Our web server is slow currently because it is being hit with a denial of service attack from Amazon cloud server nodes. So far fail2ban has locked out 454 addresses, the majority being amazon nodes. As it locks out attacking addresses, the server load is slowly coming down.
The outage this afternoon was caused by a failed attempt to install ossn, an open source social network program onto our web site. Things seemed to work until I turned cache on then it went to a blank screen. I gave up and went to bed (about 6am).
This afternoon I discovered our website wasn’t responding, complaining of mysql descriptors, apparently ossn got stuck in some sort of loop and ate them all up. I’ve removed the program from the server until I can determine what is wrong.
One of our long term customers, Greg Wickenburg is in need of your help. You can read his story here: Fundraiser by Greg Wickenburg. Greg has been with us for close to two decades, I’m hoping we can help him heal and get on with a better life.
I upgraded our Apache web server to 2.4.29 today.

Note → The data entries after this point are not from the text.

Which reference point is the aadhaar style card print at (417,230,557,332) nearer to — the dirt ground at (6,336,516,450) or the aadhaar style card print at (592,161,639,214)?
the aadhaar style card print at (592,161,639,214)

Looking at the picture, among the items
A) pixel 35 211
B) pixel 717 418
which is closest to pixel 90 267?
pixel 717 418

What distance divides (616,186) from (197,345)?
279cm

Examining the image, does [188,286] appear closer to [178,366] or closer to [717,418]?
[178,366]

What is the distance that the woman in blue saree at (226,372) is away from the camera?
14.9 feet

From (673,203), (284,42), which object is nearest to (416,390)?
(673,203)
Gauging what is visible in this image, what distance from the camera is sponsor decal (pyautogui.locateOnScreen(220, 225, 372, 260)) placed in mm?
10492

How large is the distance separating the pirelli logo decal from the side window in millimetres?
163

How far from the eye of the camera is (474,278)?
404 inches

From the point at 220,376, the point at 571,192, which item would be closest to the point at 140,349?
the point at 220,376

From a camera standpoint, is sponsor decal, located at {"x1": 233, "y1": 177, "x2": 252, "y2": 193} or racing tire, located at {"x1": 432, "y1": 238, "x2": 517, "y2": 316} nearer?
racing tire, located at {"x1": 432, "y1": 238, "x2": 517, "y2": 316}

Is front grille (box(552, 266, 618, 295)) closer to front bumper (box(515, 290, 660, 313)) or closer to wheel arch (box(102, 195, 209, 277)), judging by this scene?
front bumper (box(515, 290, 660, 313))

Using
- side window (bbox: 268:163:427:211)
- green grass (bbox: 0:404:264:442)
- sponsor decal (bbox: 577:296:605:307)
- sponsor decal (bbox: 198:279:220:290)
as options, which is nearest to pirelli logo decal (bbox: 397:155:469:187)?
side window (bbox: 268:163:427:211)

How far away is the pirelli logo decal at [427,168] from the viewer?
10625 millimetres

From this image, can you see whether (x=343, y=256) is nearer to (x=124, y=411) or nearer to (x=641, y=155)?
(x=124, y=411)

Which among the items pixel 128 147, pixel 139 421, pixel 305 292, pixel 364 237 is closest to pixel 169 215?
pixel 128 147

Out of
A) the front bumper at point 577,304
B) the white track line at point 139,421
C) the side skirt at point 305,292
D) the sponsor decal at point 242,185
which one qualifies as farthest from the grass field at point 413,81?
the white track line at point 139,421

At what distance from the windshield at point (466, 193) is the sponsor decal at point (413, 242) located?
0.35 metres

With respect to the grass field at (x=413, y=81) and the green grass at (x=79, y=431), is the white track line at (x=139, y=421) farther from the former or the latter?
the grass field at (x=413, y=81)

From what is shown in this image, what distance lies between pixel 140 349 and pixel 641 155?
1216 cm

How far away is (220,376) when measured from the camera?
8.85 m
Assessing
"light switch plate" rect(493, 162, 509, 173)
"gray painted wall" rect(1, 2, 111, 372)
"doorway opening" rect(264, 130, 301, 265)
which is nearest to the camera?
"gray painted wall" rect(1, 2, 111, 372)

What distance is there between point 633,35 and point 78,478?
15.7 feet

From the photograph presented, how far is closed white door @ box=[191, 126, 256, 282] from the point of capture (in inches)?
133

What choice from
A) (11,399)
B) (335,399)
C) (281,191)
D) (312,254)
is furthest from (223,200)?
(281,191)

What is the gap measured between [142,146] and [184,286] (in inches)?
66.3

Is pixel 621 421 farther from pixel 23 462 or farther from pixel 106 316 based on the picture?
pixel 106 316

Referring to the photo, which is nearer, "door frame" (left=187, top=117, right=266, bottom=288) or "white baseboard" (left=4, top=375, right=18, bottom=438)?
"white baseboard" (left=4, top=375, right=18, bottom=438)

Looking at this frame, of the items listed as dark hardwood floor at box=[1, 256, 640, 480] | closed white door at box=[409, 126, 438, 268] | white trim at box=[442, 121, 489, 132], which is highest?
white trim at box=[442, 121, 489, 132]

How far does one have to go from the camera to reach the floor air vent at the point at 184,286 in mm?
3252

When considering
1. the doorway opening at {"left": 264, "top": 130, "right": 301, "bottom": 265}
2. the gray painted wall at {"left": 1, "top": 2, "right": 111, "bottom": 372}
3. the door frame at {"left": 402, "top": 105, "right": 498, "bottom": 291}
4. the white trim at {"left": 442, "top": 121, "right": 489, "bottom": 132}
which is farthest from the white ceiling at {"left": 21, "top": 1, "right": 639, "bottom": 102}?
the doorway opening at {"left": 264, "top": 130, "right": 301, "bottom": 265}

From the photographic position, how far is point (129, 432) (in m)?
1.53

Changes with Apache 2.4.29 *) mod_unique_id: Use output of the PRNG rather than IP address and pid, avoiding sleep() call and possible DNS issues at startup, plus improving randomness for IPv6-only hosts. [Jan Kaluza] *) mod_rewrite, core: Avoid the 'Vary: Host' response header when HTTP_HOST is used in a condition that evaluates to true. PR 58231 [Luca Toscano] *) mod_http2: v0.10.12, removed optimization for mutex handling in bucket beams that could lead to assertion failure in edge cases. [Stefan Eissing] *) mod_proxy: Fix regression for non decimal loadfactor parameter introduced in 2.4.28. [Jim Jagielski] *) mod_authz_dbd: fix a segmentation fault if AuthzDBDQuery is not set. PR 61546. [Lubos Uhliarik <luhliari redhat.com>] *) mod_rewrite: Add support for starting External Rewriting Programs as non-root user on UNIX systems by specifying username and group name as third argument of RewriteMap directive. [Jan Kaluza] *) core: Rewrite the Content-Length filter to avoid excessive memory consumption. Chunked responses will be generated in more cases than in previous releases. PR 61222. [Joe Orton, Ruediger Pluem] *) mod_ssl: Fix SessionTicket callback return value, which does seem to matter with OpenSSL 1.1. [Yann Ylavic]
I apologize for the downtime. This resolved to operator error this time.
When I got to the co-location facility, I discovered that when I moved all the virtual machines off of the failed hardware, I neglected to set the boot option to start the virtual machines on boot up so they were waiting on a manual start.
I also got a new BIOS that was supposed to fix the HME vulnerability from Asus but when I attempted to install it the motherboard said, “Not a proper BIOS”. So back to the drawing board on that one.
I’m not sure if it hung going down or coming up but the mail server did not reboot properly. It pings but I can not connect to any services. So I am heading down to the co-location facility to resolve. Will take about 45 minutes.
I will be interrupting services briefly tonight to reboot the physical hosts and a number of the guest machines for kernel upgrades. These interruptions should be relatively short in duration, around ten minutes.
osTicket had been upgraded from 1.10 to 1.10.1, not the versions I thought we are on, but it’s the most recent stable version.
They’ve apparently moved things away from open source and github now has old versions rather than the current versions. Not happy with this move as it gives community less opportunity to contribute to it’s development.
Please refrain from creating trouble tickets until further notice this evening. In the meantime please either e-mail email@example.com or call 206-812-0051.
I will upgrading OSticket this evening. OSticket has completely changed database schemas and so I will not be able to carry over old tickets. However right now there are no open tickets which makes it an ideal time to do this update.
All services have been moved off of failing hardware. There should be no further unscheduled interruptions.
There will be some interruptions of services lasting about 20-30 minutes per service between 10pm-6am over the next few days in order to make backups of the newly configured machines so that if there is a failure restoration returns to the current configuration.